The prototype device they developed is a 256-channel ultrasound phased array. According to electrical engineering professor Hao-Li Liu, his team has developed a unique circuit design involving multiple microcontrollers and power-sensing feedback circuits that enable the system to deliver two frequencies at once instead of the single frequency that biomedical researchers have been working with. By altering the phase of individual channels, the array produces millimeters-wide spots of ultrasound energy that can be electronically steered to any point in the brain.
It’s been known for a while that ultrasound reversibly opens the blood-brain barrier, even if the exact workings haven’t quite been nailed down. The process relies on the acoustic cavitation effect, which is the growth and collapse of microbubbles in a liquid under the influence of an ultrasonic field. (Microbubbles are injected as a contrast agent to enhance ultrasound imaging.) This effect generates an acoustic shock wave, which causes the cells in the blood vessel walls—called endothelial cells—to deform.
“Like mimosa leaves, endothelial cells contract after being shocked, thereby generating gaps. The result increases the possibility of drug delivery,” Liu says, adding that other cells outside the ultrasound’s focal point are undisturbed. Doctors can deliver drugs for about 1 to 2 hours, after which the gaps close.
Therapeutic ultrasound machines available on the market today destroy benign tumors of the uterus and other tissue mostly using a single frequency to generate heat at the ultrasound array’s focal point.
Using two frequencies simultaneously instead can boost the power of these machines three- to fivefold, according to Liu. Greater cavitation “significantly enhances the blood-brain barrier opening,” he says.
In tests using pigs—which have a similar skull thickness to that of humans—the portion of the brain the researchers were aiming for took up 10 times as much of a test dye under the influence of ultrasound as it would have otherwise. They operated the array to produce either 400 kilohertz energy, 600 kHz (an “ultraharmonic” of 400 kHz), or both at once. The dual frequency produced the best results—nearly double what the single frequency delivered without causing damage. “Of course, the performance of different drugs vary,” Liu says.
Elisa Konofagou, associate professor of biomedical engineering and radiology at Columbia University, in New York City, who studies the mechanics of focused ultrasound’s effects, is concerned that the Chang Gung group might not be able to improve further on the results of their system. “The frequency range seems to be on the low end,” she says. “The frequencies would activate larger microbubbles—greater than 2 micrometers—when most microbubbles used are around 1 micrometer. So I’m not sure how they would enhance it.”

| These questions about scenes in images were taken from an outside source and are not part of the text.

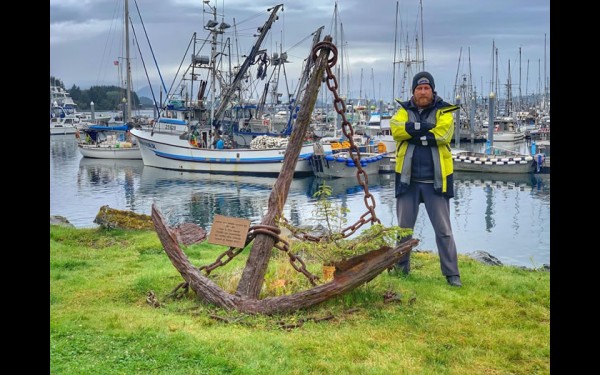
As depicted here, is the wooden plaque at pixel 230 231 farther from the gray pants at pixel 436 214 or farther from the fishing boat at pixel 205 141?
the fishing boat at pixel 205 141

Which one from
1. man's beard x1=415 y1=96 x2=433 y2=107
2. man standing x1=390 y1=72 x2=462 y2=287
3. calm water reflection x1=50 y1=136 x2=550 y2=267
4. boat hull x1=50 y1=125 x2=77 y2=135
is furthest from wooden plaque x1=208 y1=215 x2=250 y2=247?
boat hull x1=50 y1=125 x2=77 y2=135

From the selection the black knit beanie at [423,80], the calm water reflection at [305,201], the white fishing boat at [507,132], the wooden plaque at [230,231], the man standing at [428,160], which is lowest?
the calm water reflection at [305,201]

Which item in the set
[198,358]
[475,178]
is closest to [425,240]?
[198,358]

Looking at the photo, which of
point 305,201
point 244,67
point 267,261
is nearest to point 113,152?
point 244,67

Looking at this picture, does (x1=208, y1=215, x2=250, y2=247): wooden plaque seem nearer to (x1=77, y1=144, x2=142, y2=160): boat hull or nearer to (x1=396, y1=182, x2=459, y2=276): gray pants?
(x1=396, y1=182, x2=459, y2=276): gray pants

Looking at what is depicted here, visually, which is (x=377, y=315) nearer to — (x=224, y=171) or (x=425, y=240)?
(x=425, y=240)

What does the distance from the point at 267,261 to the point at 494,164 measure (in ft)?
96.0

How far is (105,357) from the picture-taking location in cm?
413

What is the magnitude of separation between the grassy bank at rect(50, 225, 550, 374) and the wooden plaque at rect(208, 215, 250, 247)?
0.53 m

Liu counters that using multiple frequencies theoretically has a greater chance of exciting more bubbles. A bubble’s resonance frequency is primarily determined by its size, so more frequencies means more bubbles of different sizes are affected.
Liu hopes that a clinical trial involving the 256-channel ultrasound system could be launched within three years after gaining the support of neurologists. What might help to achieve that goal is a solution to the problem of real-time feedback. “After focused ultrasound energy is delivered to the target position, we can’t make sure if the blood-brain barrier is open. We can only have an answer postoperationally by using contrast-enhanced magnetic resonance imaging technology,” Liu says. His team and others have been looking for possible solutions to the problem.

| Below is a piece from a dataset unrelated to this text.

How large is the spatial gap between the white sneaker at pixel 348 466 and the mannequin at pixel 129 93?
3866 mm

According to research led by Kullervo Hynynen, senior scientist at Sunnybrook Health Sciences Centre, in Toronto, one way to determine if the blood-brain barrier has been breached is to listen for ultraharmonic frequencies emitted by the bubbles. “This signal can be used in a feedback system to control the exposures,” he says.
If researchers can prove that ultrasound can safely open a window into the brain, better drug therapies will likely step through it.